OCEAN AVE — Concerned the Spanish-Colonial revival design of a proposed condominium project here would detract from the neighborhood’s historic character, preservationists said they are prepared to fight a Dallas-based developer’s plan, which won approval from the Planning Commission last week.
The condominium complex, which consists of three separate buildings surrounding a 5,000 square-foot central courtyard at the corner of Ocean Avenue and San Vicente Boulevard, will replace the former home of Santa Monica’s first female mayor, Clo Hoover, who led the fight against the demolition of the Santa Monica and Newcomb piers and the construction of an island in the Santa Monica Bay.
Preservationists lobbied for the building to be landmarked based on its association with Hoover, who built a 47-unit apartment complex during the 1950s with her husband, Chester, when the two moved out west from Kentucky. It served as the couple’s primary residence and a source of income.
The Landmarks Commission, on a 4-3 vote, approved landmark status, however, it was appealed to the City Council by the property owner, TrammellCrow Co., one of the nation’s largest developers. The council, on a 4-2 vote, overturned the designation, paving the way for demolition.
John Berley, an architectural historian and member of the Santa Monica Landmarks commission, said the condo project, which includes 20 units, five of which for moderate-income households, incorporates elements of the garden courtyard style that dominates San Vicente from Ocean to Seventh Street.
However, he and other preservationists can’t get over the design, which they say is inappropriate, particularly for the location, which has been characterized as a “gateway” to San Vicente, which some would like to have designated an historic district.
“It’s important for Santa Monica to retain a very strong sense of place,” Berley said.
TrammellCrow submitted an earlier project that featured a more modern, contemporary design with a curved facade that was rejected by community members.

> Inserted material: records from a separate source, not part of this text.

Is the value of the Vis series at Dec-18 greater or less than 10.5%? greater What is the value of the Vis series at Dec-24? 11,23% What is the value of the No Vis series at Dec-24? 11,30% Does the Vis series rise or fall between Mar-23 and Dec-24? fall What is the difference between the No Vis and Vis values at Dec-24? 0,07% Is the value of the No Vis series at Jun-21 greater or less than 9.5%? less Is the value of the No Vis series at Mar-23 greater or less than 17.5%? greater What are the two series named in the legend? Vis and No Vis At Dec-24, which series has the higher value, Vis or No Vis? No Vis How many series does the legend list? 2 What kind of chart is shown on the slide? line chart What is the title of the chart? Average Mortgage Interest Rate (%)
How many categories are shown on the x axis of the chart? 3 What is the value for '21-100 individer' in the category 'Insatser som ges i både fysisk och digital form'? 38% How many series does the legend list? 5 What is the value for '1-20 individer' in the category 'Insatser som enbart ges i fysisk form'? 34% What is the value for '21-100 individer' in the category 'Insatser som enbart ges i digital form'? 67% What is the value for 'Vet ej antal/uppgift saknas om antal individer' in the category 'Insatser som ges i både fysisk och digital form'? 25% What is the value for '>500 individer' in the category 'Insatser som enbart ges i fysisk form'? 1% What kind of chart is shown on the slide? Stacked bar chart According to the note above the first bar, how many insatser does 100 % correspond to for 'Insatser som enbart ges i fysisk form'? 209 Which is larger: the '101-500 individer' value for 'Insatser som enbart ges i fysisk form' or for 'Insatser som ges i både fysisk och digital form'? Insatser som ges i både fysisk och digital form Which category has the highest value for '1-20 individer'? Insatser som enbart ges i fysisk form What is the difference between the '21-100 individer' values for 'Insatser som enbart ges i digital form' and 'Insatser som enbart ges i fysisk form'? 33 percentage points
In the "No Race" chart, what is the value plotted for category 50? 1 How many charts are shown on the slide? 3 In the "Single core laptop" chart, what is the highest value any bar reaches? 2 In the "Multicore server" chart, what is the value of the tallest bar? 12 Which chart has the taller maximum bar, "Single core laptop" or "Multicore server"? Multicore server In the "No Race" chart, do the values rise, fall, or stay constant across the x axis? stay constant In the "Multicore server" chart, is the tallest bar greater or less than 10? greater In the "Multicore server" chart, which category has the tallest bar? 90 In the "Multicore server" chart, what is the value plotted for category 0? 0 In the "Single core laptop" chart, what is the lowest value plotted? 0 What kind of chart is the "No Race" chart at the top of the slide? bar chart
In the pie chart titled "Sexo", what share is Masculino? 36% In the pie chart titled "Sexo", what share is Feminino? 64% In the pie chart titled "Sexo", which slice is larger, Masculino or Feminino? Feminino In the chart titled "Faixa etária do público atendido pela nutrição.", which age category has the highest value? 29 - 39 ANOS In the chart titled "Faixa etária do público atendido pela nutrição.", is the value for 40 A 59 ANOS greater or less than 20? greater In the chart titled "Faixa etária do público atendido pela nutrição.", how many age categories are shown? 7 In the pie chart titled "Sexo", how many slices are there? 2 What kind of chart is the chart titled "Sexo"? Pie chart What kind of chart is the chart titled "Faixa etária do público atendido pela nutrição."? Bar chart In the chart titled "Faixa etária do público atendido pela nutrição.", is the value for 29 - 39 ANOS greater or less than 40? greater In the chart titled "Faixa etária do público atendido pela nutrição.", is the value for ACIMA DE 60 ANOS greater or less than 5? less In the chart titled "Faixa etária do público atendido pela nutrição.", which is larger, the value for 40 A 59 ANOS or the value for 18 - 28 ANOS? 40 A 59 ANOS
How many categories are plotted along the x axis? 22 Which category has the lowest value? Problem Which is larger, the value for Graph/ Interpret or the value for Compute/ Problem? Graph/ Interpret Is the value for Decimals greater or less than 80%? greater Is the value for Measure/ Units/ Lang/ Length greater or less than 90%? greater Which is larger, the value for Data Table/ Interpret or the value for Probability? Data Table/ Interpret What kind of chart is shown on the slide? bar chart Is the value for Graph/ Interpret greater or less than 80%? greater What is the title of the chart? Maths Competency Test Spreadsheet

Berley feels the developer went too far in the opposite direction to appease critics.
“They unfortunately had a knee-jerk reaction for feel-good architecture, which in this case is Spanish-Colonial revival, which I must say is shockingly disappointing,” he said.
Two planning commissioners, Hank Koning and Gwynne Pugh, who are architects, blasted the design as well, however, aesthetics are not under the commission’s purview. The commission looks strictly at compatibility issues such as the scale of a project, not the design.
That said, it was clear members of the commission want to see changes. Members voted to approve the project but want the developer to meet with the Architectural Review Board to discuss the design.
The project’s architect, Howard Laks, told the commissioners that the design was in response to community feedback in which residents complained about the contemporary design. He said that the Spanish style was “found to be consistent with many parts of the surrounding community.”
A representative from TrammellCrow said the company does not comment on criticism of design given that “design is subjective,” however, they believe the project will “make a statement” worthy of its location, which features stunning, panoramic views of the Santa Monica Bay.
TrammellCrow purchased the 47-unit apartment building in 2007. Residents there were forced to relocate in 2009 during the landmarks process.
Planning Commissioner Jim Reis said above all else, his biggest problem with the project is the displacement of those residents. By losing 27 units, the jobs-housing imbalance in Santa Monica increased.
“I want to keep as many housing units in Santa Monica … ,” Reis said.
Reis said the project would also cater to the wealthy, limiting the types of residents who can afford to live there. He said he would also like to see more landscaping but feels confident the architect, who is Santa Monica-based, can make the project work if given the opportunity. The scale and size of the project was in line with current zoning codes, Reis said, making its approval routine.
The proposed condo project will feature three buildings, two will be four stories in height while a third will be three stories. As part of City Hall’s Affordable Housing Production Program, TrammellCrow agreed to set aside five, two-bedroom units for moderate-income households, which in Santa Monica means a family of four earning $82,800 a year.
Fourty-three subterranean parking spaces will be provided.
A hearing with the Architectural Review Board has yet to be scheduled, city officials said.